Link for the Mass readings for Tuesday, March 10, 2026

Jesus comes to show and lead us away from that which prevents us from receiving his love.

Meanwhile, the disciples urged him, “Rabbi, eat.” But he said to them, “I have food to eat of which you do not know” (Jn 4:31-32).

The disciples of Jesus had just returned with some food, but Jesus was already filled from his encounter with the Samaritan woman at Jacob’s well. Though one of the longest readings we will experience during Mass, save the Passion narrative, it is one of the most powerful.

From the beginning of this retelling, Jesus again does not recognize social taboos. He engages in a dialogue with a woman alone at the well at noon, she, who is also a Samaritan. None of these three details are in any way minor. Devout Jewish men did not speak with women alone in public, and they surely did not engage in discussions with Samaritans male or female. The subtle detail that the woman is by herself at the well around noon, may well be missed by us who do not frequent many wells.

The most common time to gather water would be the early morning or evening when it was cooler. This would also be an opportunity for social interaction with others doing the same. Coming at noon would increase the likelihood that she would be alone.

Jesus picks up on the fact that this woman is alone when he asks her, “Go call your husband and come back” (Jn 4:16). From the beginning of the conversation that Jesus initiates to the time she heads back to her village, Jesus engages her and leads her to a higher level. He does not judge her but loves her. He meets her where she is, engages her as she is, but seeks more. The blessing is that she is willing to follow his lead. By the end of the conversation, she has gone into her town with the courage of any of the earliest martyrs.

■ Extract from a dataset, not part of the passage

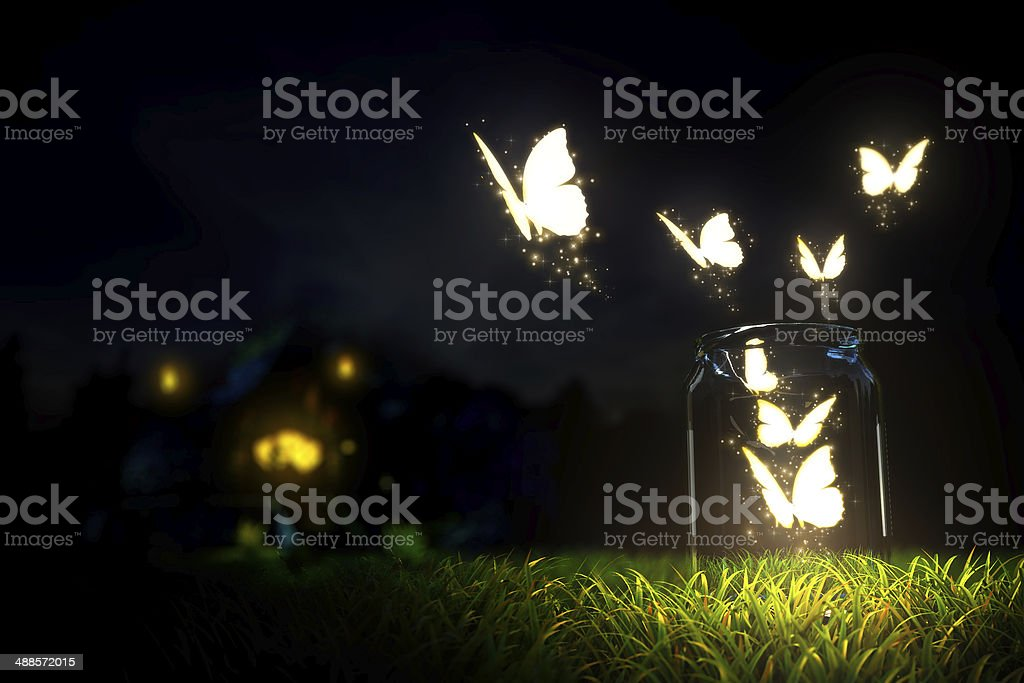 Butterflies stock photo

This woman, who came to the well at noon to avoid being seen, now left to return to the people of her village to proclaim that she had encountered the Messiah, a Jewish man. Her witness must have been powerful, for the people who most likely had judged her and made certain that she was kept at a distance, listened to her. They came to see Jesus, a Jewish man, because of her testimony, and then they encountered Jesus for themselves and believed.

Jesus entered the Samaritan woman’s life through her door but she went out of his door. That she was living in a state of sin did not prevent Jesus from coming to meet her alone in that very moment. We can see three other encounters of a man and woman meeting at a well in the Old Testament and each encounter ends in marriage: Abraham sent his slave to get his son, Isaac, a wife and he found Rebekah at a spring (Genesis 24), Jacob met Rachel, (Genesis 29:9-14), and Moses met Zipporah (Exodus 2:16-22) at wells.

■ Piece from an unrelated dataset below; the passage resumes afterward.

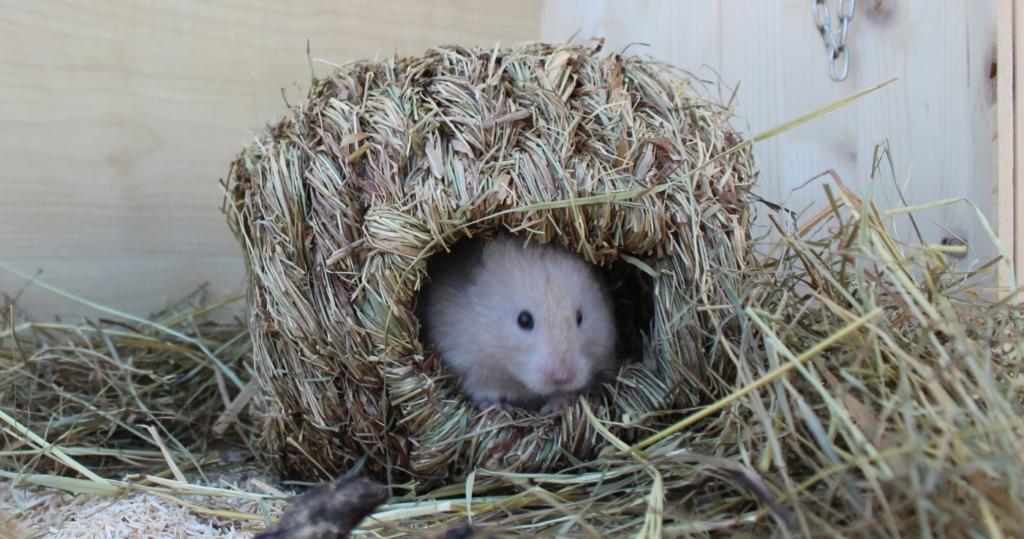 Hamster beißt meist aus Angst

This betrothal imagery of Jesus alone with the Samaritan woman that John is recording for us reveals the divine wedding of heaven and earth. Jesus is the bridegroom and the Samaritan woman, half Jewish and half Gentile, represents the Church. Jesus came to this woman and met her in her sinfulness, her isolation, and her thirst. He loved her, and led her with his tender chords of love to acknowledge what was preventing her from experiencing the love of God the Father.

Jesus seeks to encounter us in the same way. He doesn’t love us when we become perfect. He loves us as we are right now in our imperfections and sins. The problem with our sin is, not that God does not love us, for he does. The problem is that we are not free to experience his love for us until we, as did this woman, acknowledge where we have fallen short of the glory of God, what and who we are placing before God. When we do that, we open ourselves up to receive the love of the Holy Spirit. Then we, like this woman, can share the love we have received!

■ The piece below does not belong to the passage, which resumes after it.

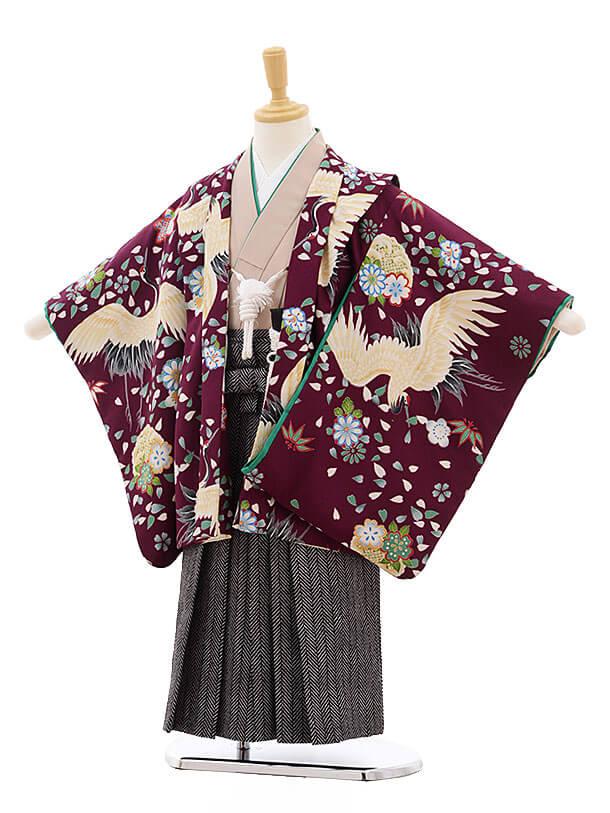 七五三レンタル(5歳男袴)F281 紫地 鶴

Evangelization of the Good News is not about Bible-thumping and condemnation. Proclaiming the Gospel is about engaging in and building relationships, being present, and allowing God to touch others through us. This happens when we too are willing to repent and allow ourselves to be loved by Jesus and allow him to flow through us like a spring of living water. Then we too will be able to experience the satisfaction and fulfillment Jesus experienced with his encounter with the Samaritan woman who was lost but had now been found.


Painting: The sins of the Samaritan woman do not prevent Jesus from loving her, they prevent her from being able to more freely receive and return his love.

Link for the Mass readings for Sunday, March 8, 2026

Almsgiving helps us to tap into the source of God’s love and service.

The Parable of the Rich Man and Lazarus (Luke 16:19-31) is well worth the read. Jesus challenges us through parables such as these. For the people of his time, those who had wealth and status in society did so, it was believed for the most part, because they were blessed by God. And likewise, those who were poor, were so because of God’s punishment. When the rich man and the beggar, Lazarus, die, I am sure Jesus paused to allow his listeners to imagine what would happen to these two men and to give their presumptions some time to ferment. Many would not have predicted what happened next.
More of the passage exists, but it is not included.